What the American economy needs today is a policy commitment as big as the embrace of Keynesian macroeconomic policy, a commitment driven by the recognition that there is no one American economy anymore. Instead, American households face vastly divergent struggles to carve out a secure economic future for themselves, and they are buffeted by arbitrary events outside their control.

To deal with a harm as large and widespread as globalization has wrought (and has the potential to inflict in coming decades), we need to think more broadly about public policy that re-links aggregate and individual prosperity, a policy that uses all the levers available to a government genuinely concerned about economic security for its citizens: social insurance, public investment, fairer economic rules, and redistribution when other tools fail to provide egalitarian outcomes.

This is not a new idea. The imperatives of globalization have been a primary force for creating and sustaining expansions of the welfare state and social democratic policies across much of the developed world. Perhaps because of chance or because of differences in our politics, this hasn’t happened in the United States, and instead we have been content to allow globalization without compensation to proceed apace. This book aims to show just how much this complacency has already hurt us and to spur action to keep the damage from growing.

The first chapter provides a birds-eye view of trends in globalization and inequality in the U.S. economy over the past 30 years. Greater flows of international goods, investment, and people have been accompanied by greater gaps a mong income levels. The growing gaps are not just the result of the rich getting richer faster, which they have; it’s also the result of the middle and the bottom falling.

The numbers tell the story, and these are detailed in Chapter 3, which explains the economic theories underlying the effect of trade flows on wages and examines and updates recent studies that have quantified the magnitude of the effect. But before getting into the hard-nosed economics, Chapter 2 looks at the phenomenon that is hard to quantify but theoretically important: the “threat effect,” or the impact on a worker’s bargaining position of the possibility of having his or her job displaced by imports.

Chapter 4 looks ahead to the potential impact of the relatively new practice of offshoring. Economics has yet to fully examine this phenomenon, but offshoring has the potential to intensify downward pressure on U.S. wages and, by turning comparative advantage on its head, even make the nation as a whole poorer.

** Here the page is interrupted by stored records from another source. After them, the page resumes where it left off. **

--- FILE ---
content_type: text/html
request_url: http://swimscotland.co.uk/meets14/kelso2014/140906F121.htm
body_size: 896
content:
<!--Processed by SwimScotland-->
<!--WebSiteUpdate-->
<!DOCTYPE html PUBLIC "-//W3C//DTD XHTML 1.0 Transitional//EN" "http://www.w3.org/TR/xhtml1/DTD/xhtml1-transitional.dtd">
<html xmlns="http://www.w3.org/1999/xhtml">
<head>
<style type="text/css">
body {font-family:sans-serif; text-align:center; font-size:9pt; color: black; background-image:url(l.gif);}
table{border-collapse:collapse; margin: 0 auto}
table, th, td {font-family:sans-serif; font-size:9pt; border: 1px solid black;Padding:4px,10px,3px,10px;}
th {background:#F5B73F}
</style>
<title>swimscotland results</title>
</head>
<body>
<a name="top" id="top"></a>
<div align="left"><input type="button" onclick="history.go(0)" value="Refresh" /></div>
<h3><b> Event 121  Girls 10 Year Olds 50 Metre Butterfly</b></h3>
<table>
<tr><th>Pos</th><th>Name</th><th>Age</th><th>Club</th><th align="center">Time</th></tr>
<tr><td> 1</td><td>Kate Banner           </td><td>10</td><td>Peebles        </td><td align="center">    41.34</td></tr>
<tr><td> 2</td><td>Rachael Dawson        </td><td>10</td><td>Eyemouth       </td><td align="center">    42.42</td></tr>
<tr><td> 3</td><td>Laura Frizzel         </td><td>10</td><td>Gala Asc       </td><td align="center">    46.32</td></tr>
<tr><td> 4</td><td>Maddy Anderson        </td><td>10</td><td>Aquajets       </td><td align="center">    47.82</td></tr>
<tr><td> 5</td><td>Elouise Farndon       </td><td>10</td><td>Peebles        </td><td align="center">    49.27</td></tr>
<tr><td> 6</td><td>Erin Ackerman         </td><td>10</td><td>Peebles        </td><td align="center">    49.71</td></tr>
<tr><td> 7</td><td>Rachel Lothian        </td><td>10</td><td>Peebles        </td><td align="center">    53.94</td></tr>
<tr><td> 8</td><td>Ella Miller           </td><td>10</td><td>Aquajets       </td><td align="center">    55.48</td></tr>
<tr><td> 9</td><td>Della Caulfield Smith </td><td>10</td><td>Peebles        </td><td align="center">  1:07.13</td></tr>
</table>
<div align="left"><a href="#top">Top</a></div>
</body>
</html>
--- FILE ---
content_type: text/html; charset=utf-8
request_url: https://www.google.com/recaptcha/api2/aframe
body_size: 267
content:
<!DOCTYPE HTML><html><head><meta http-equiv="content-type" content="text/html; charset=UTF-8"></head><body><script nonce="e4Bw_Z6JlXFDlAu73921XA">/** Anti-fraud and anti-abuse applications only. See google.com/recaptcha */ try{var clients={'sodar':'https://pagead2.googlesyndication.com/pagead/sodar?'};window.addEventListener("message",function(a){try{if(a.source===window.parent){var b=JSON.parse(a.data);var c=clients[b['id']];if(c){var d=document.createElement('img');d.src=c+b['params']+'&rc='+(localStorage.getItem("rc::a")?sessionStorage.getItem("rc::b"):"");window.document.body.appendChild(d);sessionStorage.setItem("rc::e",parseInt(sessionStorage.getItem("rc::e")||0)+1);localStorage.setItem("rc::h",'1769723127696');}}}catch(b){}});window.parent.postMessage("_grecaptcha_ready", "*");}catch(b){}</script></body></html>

Chapter 5 estimates in dollars the cost of globalization for the individuals and households adversely affected by it and provides a number of economic benchmarks (the cost of health care, college education, rising energy prices, Social Security reform) to put these costs in perspective. The final chapter sums up and makes policy recommendations.

Endnotes

1. A small wage insurance pilot program now exists under TAA.
2. See Delong and Cohen (2005) and Blinder (2007).